Pentagon spokesperson, Victoria Clarke, called Meyssan's books "disgusting."  "There is no question," Clarke said, "there is no doubt what happened that day. And I think it's appalling that anyone might try to put out that kind of myth. I think it's also appalling for anyone to continue to give those sorts of people any kind of publicity."

FACTS, the largest Swiss-German news magazine, recently featured Meyssan's arguments and evidence in a cover story titled, "The Evil sits in the Pentagon." While a spokesman for FACTS said the article was "quite critical" of Meyssan's theories, the way in which the photographs and text are presented must raise serious questions in the mind of the reader.

I contacted Lt. Col. David Lapan at the Pentagon to ask about the photographs found in the FACTS article. Lapan said that the photos came from a Pentagon security camera video which CNN had "unofficially obtained." The photos had been "snuck out" of the Dept. of Defense and "leaked" to CNN, Lapan said.  When asked to comment on the images, Lapan balked and requested that the photos be sent by e-mail. I promptly sent the images, easily obtained from the websites of CNN and other news networks, with relevant questions about what can be discerned from the images, their origin, and whether CNN had been reprimanded for divulging information that had been "unofficially obtained" from the Dept. of Defense.

"DoD did not release the security camera video," Lapan said, "contrary to what CNN claimed in their story. Video images related to the terrorist attack on the Pentagon had been turned over to law enforcement agencies as part of their investigation, he said, but the Pentagon is "not engaged in trying to determine who leaked the video/photos, nor has there been a reprimand."

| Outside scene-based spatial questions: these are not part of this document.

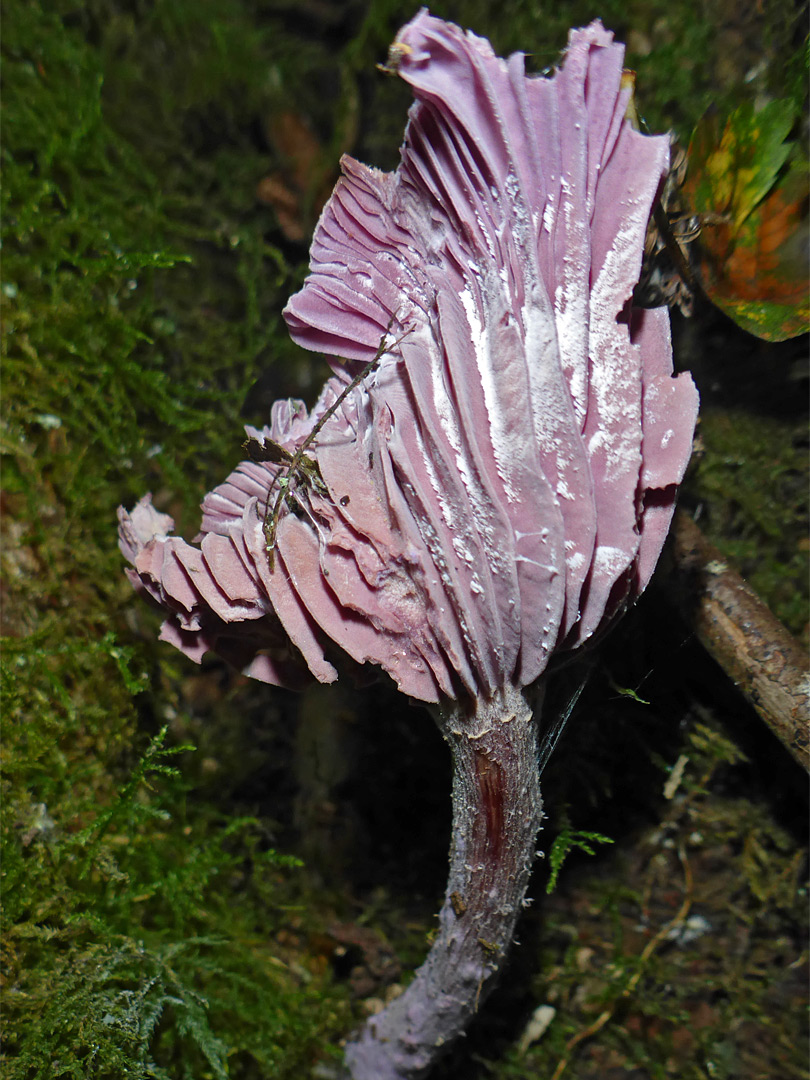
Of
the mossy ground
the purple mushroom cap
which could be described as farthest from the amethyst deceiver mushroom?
the mossy ground

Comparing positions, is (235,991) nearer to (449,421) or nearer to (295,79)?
(449,421)

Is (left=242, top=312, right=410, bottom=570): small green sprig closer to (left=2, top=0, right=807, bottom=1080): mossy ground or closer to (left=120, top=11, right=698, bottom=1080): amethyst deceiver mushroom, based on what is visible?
(left=120, top=11, right=698, bottom=1080): amethyst deceiver mushroom

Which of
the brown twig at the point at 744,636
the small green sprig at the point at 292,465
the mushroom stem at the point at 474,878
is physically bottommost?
the mushroom stem at the point at 474,878

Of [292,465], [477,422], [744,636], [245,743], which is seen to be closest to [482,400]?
[477,422]

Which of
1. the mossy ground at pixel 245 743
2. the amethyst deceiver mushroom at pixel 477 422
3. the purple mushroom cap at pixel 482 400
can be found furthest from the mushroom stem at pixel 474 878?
the mossy ground at pixel 245 743

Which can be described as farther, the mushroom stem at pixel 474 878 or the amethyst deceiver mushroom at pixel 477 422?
the mushroom stem at pixel 474 878

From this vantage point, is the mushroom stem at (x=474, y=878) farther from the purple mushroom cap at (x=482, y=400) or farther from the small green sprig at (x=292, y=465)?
the small green sprig at (x=292, y=465)

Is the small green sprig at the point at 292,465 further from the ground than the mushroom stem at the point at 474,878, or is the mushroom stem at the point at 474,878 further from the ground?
the small green sprig at the point at 292,465
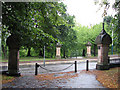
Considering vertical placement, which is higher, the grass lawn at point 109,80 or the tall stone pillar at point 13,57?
the tall stone pillar at point 13,57

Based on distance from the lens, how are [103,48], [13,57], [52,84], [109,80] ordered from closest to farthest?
[52,84]
[109,80]
[13,57]
[103,48]

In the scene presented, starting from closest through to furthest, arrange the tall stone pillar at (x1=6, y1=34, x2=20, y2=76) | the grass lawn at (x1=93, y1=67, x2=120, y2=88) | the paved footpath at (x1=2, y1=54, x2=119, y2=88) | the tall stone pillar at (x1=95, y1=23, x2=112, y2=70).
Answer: the paved footpath at (x1=2, y1=54, x2=119, y2=88)
the grass lawn at (x1=93, y1=67, x2=120, y2=88)
the tall stone pillar at (x1=6, y1=34, x2=20, y2=76)
the tall stone pillar at (x1=95, y1=23, x2=112, y2=70)

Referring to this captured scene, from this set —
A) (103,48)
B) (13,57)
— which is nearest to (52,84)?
(13,57)

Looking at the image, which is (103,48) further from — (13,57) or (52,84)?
(13,57)

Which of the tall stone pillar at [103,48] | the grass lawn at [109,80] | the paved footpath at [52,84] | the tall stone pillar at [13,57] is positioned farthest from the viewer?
the tall stone pillar at [103,48]

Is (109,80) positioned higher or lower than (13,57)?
lower

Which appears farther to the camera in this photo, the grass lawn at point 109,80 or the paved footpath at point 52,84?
the grass lawn at point 109,80

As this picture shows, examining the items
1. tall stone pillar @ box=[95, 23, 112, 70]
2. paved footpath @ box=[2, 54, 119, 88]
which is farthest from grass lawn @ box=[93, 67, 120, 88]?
tall stone pillar @ box=[95, 23, 112, 70]

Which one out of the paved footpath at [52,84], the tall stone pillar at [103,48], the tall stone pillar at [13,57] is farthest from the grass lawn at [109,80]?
the tall stone pillar at [13,57]

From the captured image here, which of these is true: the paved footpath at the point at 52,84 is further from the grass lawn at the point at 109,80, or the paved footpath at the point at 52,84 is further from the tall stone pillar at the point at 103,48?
the tall stone pillar at the point at 103,48

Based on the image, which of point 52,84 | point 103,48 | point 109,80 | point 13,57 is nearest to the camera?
point 52,84

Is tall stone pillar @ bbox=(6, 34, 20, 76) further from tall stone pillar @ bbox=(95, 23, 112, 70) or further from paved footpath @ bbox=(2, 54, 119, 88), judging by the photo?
tall stone pillar @ bbox=(95, 23, 112, 70)

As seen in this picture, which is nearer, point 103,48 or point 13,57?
point 13,57

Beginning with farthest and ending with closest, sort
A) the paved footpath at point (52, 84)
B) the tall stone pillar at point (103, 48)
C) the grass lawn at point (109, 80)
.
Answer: the tall stone pillar at point (103, 48) < the grass lawn at point (109, 80) < the paved footpath at point (52, 84)
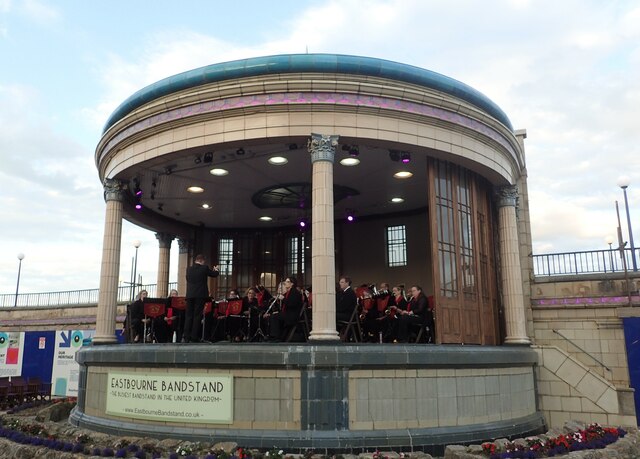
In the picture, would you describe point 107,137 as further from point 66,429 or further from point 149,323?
point 66,429

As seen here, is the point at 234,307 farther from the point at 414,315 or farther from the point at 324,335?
the point at 414,315

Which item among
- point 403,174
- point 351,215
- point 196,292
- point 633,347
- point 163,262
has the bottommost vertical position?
point 633,347

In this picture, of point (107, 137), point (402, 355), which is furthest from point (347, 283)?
point (107, 137)

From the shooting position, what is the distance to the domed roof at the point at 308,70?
12.1 m

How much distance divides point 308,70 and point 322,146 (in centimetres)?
170

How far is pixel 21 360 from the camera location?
2278 cm

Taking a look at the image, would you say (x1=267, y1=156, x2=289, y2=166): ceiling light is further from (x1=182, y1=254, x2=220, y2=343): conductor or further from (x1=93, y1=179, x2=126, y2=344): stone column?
(x1=93, y1=179, x2=126, y2=344): stone column

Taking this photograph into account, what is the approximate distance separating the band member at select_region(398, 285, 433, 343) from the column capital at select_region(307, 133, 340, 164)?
3.55 meters

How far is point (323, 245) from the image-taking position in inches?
452

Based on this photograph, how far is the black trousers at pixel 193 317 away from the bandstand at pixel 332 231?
1286 millimetres

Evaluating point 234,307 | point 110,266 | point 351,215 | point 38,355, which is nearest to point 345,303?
point 234,307

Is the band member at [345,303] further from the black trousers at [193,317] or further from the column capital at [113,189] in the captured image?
the column capital at [113,189]

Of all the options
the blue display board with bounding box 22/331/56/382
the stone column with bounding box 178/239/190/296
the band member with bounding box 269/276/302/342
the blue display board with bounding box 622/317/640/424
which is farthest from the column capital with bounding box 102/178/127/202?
the blue display board with bounding box 622/317/640/424

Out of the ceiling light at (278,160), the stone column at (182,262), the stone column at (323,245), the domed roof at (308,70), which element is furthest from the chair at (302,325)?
the stone column at (182,262)
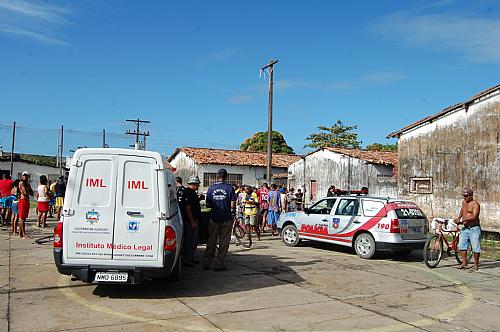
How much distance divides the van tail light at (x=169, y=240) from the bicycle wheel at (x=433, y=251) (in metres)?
6.22

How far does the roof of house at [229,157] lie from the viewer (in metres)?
36.8

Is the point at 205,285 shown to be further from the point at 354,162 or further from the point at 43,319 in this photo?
the point at 354,162

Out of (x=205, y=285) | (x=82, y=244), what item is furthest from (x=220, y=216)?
(x=82, y=244)

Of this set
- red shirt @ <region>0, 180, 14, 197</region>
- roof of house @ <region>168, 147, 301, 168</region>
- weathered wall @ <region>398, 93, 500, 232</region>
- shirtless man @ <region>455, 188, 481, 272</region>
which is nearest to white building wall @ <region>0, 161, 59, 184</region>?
roof of house @ <region>168, 147, 301, 168</region>

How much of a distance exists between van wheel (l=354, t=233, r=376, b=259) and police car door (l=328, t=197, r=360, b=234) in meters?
0.37

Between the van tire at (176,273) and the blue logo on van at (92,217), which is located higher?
the blue logo on van at (92,217)

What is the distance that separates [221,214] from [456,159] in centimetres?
1165

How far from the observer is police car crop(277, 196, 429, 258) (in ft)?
36.6

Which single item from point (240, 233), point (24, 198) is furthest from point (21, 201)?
point (240, 233)

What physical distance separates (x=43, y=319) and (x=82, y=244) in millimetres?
1172

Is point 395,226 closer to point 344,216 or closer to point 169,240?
point 344,216

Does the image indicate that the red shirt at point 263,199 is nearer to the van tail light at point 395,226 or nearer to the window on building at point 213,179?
the van tail light at point 395,226

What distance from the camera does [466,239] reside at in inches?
409

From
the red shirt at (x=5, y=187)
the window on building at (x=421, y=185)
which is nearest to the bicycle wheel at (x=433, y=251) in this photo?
the window on building at (x=421, y=185)
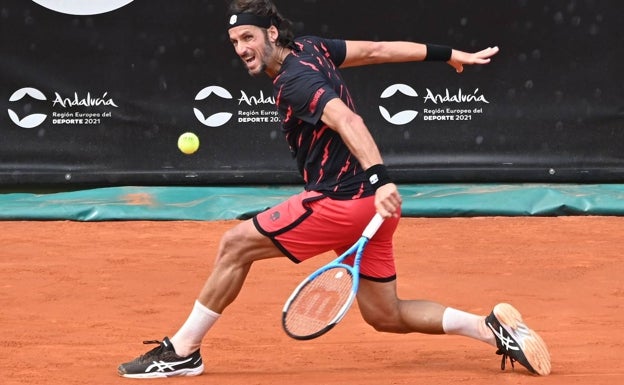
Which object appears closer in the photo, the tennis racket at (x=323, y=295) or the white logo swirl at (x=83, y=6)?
the tennis racket at (x=323, y=295)

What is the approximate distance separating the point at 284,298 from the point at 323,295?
2049 millimetres

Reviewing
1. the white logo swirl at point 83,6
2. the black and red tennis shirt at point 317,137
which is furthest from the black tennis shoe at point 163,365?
the white logo swirl at point 83,6

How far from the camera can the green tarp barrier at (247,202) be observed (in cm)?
902

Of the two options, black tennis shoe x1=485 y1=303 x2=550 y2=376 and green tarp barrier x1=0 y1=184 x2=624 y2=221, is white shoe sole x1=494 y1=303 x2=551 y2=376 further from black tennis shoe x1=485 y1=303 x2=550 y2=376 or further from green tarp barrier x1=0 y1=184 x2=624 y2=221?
green tarp barrier x1=0 y1=184 x2=624 y2=221

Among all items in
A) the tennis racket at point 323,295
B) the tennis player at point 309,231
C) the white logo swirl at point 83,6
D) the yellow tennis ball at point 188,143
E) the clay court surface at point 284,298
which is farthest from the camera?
the white logo swirl at point 83,6

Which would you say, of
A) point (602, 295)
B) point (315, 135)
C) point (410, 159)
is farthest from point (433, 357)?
point (410, 159)

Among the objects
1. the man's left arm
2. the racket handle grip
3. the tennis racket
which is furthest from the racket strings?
the man's left arm

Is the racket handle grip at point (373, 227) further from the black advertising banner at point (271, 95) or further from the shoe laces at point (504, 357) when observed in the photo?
the black advertising banner at point (271, 95)

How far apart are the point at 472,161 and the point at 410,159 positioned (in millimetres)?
481

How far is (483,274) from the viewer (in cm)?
720

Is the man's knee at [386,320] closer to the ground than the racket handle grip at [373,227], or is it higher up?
closer to the ground

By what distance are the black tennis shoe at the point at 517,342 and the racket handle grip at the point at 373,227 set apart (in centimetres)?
68

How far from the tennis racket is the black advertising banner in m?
4.87

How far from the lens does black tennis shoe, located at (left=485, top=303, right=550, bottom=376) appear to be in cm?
479
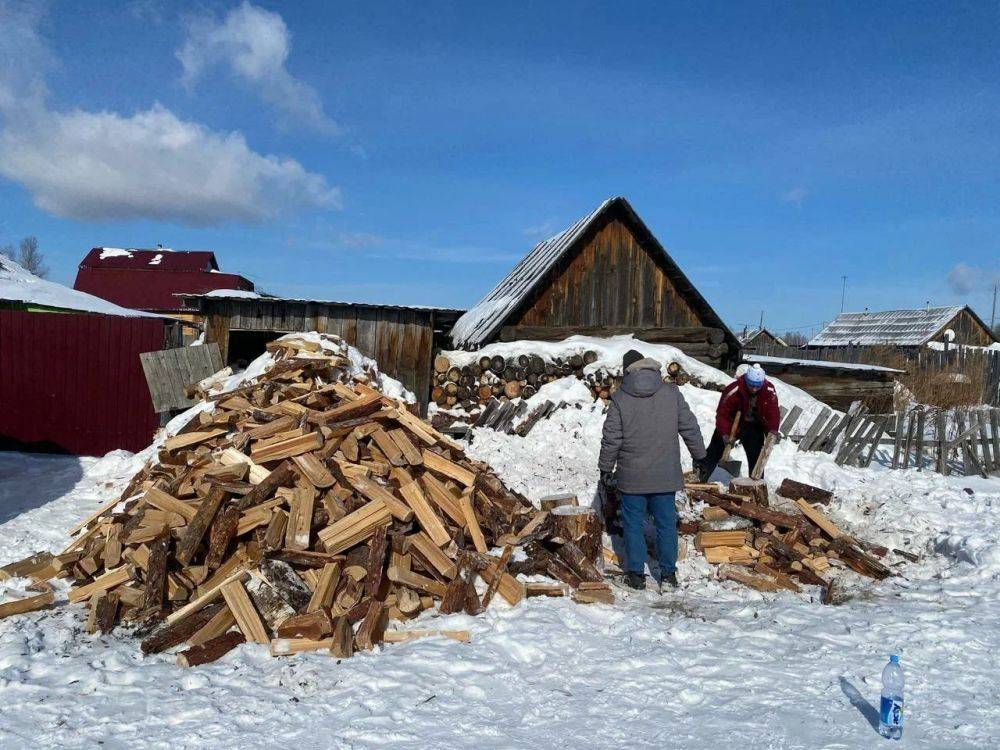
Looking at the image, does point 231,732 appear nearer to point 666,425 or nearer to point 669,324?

While the events at the World Trade Center received greater attention than the crash in Washington, Meyssan focuses on attack on the Pentagon. While the official explanation is that the hijacked American Airlines Flight 77 with its 64 passengers flew into the Pentagon, Meyssan says the object was a military cruise missile. The white-hot blast seen in the photographs, he says, indicates that the object striking the Pentagon resulted in a "detonation" of a high-explosive, rather than the less intense "deflagration" one would expect to see from a kerosene-laden jetliner striking the wall of a building.

Dorothea Hahn, the author of the article in FACTS, said that Meyssan "asks the right questions" but added that he is "very categorical" and selective about the information that he presents in order "to prove his theory."  Although more than 200,000 copies of his book have been sold in France, the French media is "extremely critical of him," Hahn said.

"If Meyssan's theory is true, there must be hundreds of people involved in the conspiracy," Hahn said. "They would have started to talk by know." Hahn added that Flight 77 must have been destroyed somewhere else if it didn't crash into the Pentagon.

"WE NEED TO KNOW"

"We need to know what really happened," Hahn said. "What has been explained by the officials has too many contradictions and irregularities. Without a proper investigation, these conspiracy theories flourish."

"What I hope is that there will be a debate on what really happened and that opinion in the United States and the rest of the world is alerted," Meyssan said. "The U.S. government has chosen its scapegoats…But we cannot allow those who are really guilty to go unpunished and the innocent to be bombed."

Pasin wrote in a recent letter to Amazon, "As the publisher, from the beginning I had in mind all these innocent victims. For their memory, we must know; we cannot accept that the culprits remain unpunished, whoever they are. The books of Mr. Meyssan are our contribution, and I can assure you that I never felt anti-U.S. at all. On the contrary: we need a strong democracy in the United States of America."